He sunk into the cushioned comfort of a chair that the cold analytical side of his brain insisted hadn’t been there a moment before. For a brief scintilla of time he stayed his hand regarding the glass in his hand with deep suspicion. The lady raised her own glass and drank and he watched the movements in the white column of her throat with an emotion any other man might have recognised as lust. She laughed, low and intimate, and he raised his eyes to the gauzy veil that enwrapped the top half of her face. To his surprise he found it was dissolving as he looked; he was enraptured and forgot his misgivings as his blood rushes unbidden to his loins. He raised his glass and drank, noticing as he did so that the lady’s eyes were the colour of rain-washed violets. The wine flowed down his throat as sensuously as a caress and he wondered what rare and fine vintage it might be. When it’s syrupy sweetness hit his stomach he dropped the glass from suddenly nerveless fingers. The sound of it shattering into a million shards was the last thing he was to hear for some time.

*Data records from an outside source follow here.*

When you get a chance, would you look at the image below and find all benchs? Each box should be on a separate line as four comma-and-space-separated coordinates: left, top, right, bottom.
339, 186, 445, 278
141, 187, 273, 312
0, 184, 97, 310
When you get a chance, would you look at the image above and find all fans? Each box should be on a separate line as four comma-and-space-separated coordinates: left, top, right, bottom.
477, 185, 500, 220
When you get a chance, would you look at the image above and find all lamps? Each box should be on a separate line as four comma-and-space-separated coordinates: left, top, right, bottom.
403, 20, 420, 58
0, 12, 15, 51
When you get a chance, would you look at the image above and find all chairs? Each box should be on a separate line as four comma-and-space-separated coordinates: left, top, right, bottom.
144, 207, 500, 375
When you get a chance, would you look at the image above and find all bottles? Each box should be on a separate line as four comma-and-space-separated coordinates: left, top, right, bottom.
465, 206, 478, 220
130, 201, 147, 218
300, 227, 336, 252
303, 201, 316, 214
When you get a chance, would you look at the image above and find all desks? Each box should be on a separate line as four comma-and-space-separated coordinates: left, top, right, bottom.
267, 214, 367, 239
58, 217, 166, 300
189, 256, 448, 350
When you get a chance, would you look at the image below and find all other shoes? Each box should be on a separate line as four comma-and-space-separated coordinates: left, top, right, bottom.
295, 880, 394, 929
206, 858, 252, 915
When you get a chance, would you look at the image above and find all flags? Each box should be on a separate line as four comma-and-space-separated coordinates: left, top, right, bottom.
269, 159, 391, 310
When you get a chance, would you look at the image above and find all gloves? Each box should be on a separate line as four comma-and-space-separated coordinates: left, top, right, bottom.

When the hero awoke, his first thought was that he was naked and cold, and then it came to him that he could not move. For the first time in his life he knew the meaning of fear. He opened his mouth to cry for aid but no sound would come.
“He is with us.”
The voice was familiar and he managed to swivel his eyes to where the lady stood regarding him with a peculiar expression in her eyes.
“He is,” she said musingly, “passing fair. Perhaps it would amuse me to keep him for a while.”
Someone laughed and it wasn’t a pleasant sound.
“Domina. Do not be so cruel.”
The lady came over and leaned down into the hero’s face. She moved suddenly and he thought she might have been going to kiss him. But she did not. Instead she bit the fullness of his lower lip, licking the blood away in a manner that made him think of a kitten lapping milk. He closed his eyes, unaccountably distressed and unable to understand what was happening to him. He was a hero. Invulnerable. Undefeatable. Fearless. And yet…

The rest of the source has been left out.